■ **Supplied passage**:
- - -

Opens file (returning the content) and performs basic sanity checks
"""
if os.path.isfile(filename): with open(filename) as f: content = f.read() return content
else: print('WARNING: file "{}" does not exist'.format(filename), file=sys.stderr) return ''
def get_file_info(filename, fullpath): """
Get file information (i.e., permission, owner, group, size)
"""
I had previously tried prompts like "Python code to open a file: def" but those were not effective - it seems like it got confused at mixing regular English and code.
Great pun names for a coffee shop run by otters:
-p 'Great pun names for a coffee shop run by otters:'
Great pun names for a coffee shop run by otters:
The Stag and Doe Café
The Sheep and Shovel
The Owl and the Pussycat Café
The Tawny and the Tiger Café
The Duck and the Truck Café
The Rooster and the Rabbit Café
The Bear and the Bird Café
The Goat and the Giraffe Café
The Tiger and the Tusk Café
The Horse and the Hedgehog Café
The Squirrel and the Shoal Café
The Fox and the Kitten Café
The Rabbit and
Well those are all rubbish! Clearly getting decent pun ideas requires a much larger model size.
It hasn't been instruction tuned
One of the key reasons GPT-3 and ChatGPT are so useful is that they have been through instruction tuning, as described by OpenAI in Aligning language models to follow instructions.
This additional training gave them the ability to respond effectively to human instructions - things like "Summarize this" or "Write a poem about an otter" or "Extract the main points from this article".
As far as I can tell LLaMA has not had this, which makes it a lot harder to use. Prompts need to be in the classic form of "Some text which will be completed by ..." - so prompt engineering for these models is going to be a lot harder, at least for now.
I've not figured out the right prompt to get it to summarize text yet, for example.
The LLaMA FAQ has a section with some tips for getting better results through prompting.
Generally though, this has absolutely blown me away. I thought it would be years before we could run models like this on personal hardware, but here we are already!

- - -

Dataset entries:
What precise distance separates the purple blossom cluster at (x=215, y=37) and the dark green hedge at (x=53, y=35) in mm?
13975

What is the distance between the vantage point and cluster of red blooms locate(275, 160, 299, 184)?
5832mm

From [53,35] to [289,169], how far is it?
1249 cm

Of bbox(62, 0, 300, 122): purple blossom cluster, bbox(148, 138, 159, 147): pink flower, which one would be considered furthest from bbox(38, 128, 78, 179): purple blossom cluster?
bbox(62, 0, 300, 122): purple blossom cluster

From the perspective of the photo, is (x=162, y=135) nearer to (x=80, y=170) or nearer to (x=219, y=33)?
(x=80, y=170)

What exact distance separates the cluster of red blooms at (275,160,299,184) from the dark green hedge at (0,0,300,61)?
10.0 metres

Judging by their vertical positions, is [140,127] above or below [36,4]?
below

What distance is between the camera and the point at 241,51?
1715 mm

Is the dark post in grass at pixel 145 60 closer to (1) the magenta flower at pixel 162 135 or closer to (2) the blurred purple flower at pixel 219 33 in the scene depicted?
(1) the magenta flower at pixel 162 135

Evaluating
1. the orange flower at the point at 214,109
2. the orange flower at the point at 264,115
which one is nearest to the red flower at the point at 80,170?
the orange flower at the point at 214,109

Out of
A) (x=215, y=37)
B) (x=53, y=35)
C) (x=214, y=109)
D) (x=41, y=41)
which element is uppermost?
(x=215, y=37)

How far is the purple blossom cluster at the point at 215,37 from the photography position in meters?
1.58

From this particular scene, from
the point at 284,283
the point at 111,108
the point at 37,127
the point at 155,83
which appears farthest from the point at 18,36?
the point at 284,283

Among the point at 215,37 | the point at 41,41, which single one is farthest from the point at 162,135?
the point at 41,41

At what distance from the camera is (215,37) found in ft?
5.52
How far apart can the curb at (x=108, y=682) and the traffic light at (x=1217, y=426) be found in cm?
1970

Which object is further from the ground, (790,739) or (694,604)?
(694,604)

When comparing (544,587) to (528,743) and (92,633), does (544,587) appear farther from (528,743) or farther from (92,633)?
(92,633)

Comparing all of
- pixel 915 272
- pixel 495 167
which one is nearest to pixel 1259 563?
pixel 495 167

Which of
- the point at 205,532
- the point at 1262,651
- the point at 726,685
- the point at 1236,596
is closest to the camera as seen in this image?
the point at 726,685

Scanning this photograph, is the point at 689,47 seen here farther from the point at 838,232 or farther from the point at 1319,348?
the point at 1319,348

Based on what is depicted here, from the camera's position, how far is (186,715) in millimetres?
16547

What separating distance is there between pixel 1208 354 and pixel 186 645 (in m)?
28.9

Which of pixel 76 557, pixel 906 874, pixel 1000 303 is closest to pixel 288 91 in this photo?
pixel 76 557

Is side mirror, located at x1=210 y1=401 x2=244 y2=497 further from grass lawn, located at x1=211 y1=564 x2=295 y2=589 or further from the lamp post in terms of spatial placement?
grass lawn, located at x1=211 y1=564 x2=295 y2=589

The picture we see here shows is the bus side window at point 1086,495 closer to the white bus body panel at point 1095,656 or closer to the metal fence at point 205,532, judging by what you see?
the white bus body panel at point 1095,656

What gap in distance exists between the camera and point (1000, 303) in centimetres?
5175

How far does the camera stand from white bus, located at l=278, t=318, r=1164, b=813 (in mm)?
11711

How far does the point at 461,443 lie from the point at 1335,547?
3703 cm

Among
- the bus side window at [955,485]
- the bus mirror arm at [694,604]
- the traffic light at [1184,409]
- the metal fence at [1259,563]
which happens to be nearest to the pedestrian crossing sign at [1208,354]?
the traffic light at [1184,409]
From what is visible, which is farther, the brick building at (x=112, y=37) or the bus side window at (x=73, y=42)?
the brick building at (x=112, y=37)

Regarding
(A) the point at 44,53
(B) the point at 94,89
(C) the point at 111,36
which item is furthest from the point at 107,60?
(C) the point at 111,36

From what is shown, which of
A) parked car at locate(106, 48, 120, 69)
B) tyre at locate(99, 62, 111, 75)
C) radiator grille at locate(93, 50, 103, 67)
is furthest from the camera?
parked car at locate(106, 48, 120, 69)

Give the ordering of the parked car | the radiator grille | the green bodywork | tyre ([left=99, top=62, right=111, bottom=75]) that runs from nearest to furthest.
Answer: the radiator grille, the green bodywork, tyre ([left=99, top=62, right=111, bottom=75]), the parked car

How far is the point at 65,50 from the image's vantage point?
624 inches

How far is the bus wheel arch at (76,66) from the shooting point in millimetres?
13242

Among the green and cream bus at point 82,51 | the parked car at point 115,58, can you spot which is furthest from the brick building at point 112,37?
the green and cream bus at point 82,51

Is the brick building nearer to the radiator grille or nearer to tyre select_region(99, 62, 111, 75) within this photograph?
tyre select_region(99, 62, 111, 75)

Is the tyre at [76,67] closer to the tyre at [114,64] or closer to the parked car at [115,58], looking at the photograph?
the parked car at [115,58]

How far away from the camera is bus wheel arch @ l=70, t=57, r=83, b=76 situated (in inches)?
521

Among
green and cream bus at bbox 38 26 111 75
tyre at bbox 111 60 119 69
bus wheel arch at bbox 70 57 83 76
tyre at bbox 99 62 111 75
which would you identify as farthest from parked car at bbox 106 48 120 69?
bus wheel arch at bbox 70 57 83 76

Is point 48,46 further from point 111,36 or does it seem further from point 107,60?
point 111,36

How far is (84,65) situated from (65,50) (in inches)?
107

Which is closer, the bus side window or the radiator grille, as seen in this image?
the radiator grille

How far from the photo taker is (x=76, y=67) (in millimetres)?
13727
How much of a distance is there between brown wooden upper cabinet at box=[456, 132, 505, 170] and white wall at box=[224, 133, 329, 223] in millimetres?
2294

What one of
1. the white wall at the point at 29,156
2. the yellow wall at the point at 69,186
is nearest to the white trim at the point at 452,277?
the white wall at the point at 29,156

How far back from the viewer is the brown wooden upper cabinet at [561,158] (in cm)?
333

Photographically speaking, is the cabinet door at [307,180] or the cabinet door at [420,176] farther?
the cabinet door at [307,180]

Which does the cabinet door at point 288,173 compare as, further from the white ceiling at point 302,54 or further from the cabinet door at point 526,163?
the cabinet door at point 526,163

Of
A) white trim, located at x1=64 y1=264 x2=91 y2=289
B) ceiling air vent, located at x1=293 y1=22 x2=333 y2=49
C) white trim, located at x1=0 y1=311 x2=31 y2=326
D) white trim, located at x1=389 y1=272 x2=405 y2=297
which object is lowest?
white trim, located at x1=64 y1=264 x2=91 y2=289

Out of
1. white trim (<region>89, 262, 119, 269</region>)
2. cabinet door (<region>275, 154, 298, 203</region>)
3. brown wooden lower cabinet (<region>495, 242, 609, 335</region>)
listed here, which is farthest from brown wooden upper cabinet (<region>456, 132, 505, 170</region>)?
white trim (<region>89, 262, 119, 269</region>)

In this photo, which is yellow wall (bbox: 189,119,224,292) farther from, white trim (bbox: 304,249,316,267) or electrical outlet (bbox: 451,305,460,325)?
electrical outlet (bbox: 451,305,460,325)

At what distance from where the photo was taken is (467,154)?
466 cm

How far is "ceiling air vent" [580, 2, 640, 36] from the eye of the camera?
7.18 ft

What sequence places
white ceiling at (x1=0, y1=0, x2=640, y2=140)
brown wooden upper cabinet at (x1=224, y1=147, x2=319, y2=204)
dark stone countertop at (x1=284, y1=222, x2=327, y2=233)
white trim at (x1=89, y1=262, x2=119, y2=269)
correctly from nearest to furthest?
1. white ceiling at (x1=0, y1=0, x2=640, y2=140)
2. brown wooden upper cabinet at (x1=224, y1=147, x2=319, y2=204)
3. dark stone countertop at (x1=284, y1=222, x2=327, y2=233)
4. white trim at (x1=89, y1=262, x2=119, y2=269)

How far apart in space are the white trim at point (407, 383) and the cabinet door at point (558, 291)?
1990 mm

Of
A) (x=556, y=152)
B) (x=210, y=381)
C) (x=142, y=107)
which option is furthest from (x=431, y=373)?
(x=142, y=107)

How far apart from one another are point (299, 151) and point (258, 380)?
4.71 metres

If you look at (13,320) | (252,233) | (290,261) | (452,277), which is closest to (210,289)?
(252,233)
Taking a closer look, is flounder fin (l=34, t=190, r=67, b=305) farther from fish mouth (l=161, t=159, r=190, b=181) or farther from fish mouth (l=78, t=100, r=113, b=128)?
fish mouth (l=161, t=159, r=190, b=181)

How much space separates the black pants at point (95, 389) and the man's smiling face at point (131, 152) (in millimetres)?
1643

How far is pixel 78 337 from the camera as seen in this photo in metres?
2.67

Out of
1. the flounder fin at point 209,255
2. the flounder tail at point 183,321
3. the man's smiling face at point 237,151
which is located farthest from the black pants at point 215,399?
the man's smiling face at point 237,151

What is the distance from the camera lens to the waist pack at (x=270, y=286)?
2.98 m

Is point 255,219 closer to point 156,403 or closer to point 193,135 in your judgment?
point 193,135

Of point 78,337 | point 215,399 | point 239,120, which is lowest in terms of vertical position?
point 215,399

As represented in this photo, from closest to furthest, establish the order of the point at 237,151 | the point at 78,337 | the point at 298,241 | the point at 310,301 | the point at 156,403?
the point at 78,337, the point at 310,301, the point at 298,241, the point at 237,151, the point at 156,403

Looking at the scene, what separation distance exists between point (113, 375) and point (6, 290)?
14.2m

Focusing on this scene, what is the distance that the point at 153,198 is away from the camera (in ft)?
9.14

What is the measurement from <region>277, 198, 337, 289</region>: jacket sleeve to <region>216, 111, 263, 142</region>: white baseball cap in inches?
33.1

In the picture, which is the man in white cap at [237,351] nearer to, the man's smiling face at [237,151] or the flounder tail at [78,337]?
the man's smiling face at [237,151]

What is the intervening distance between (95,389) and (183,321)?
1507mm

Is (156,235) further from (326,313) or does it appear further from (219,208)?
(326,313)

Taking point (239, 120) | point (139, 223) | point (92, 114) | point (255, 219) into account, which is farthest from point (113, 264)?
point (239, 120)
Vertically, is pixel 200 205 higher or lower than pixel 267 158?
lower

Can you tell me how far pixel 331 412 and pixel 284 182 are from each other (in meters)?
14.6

- - -

■ **Exercise instructions**:
Copy the passage about running LLaMA word for word from "Opens file (returning" to "owner, group, size)".

■ **Solution below**:
Opens file (returning the content) and performs basic sanity checks
"""
if os.path.isfile(filename): with open(filename) as f: content = f.read() return content
else: print('WARNING: file "{}" does not exist'.format(filename), file=sys.stderr) return ''
def get_file_info(filename, fullpath): """
Get file information (i.e., permission, owner, group, size)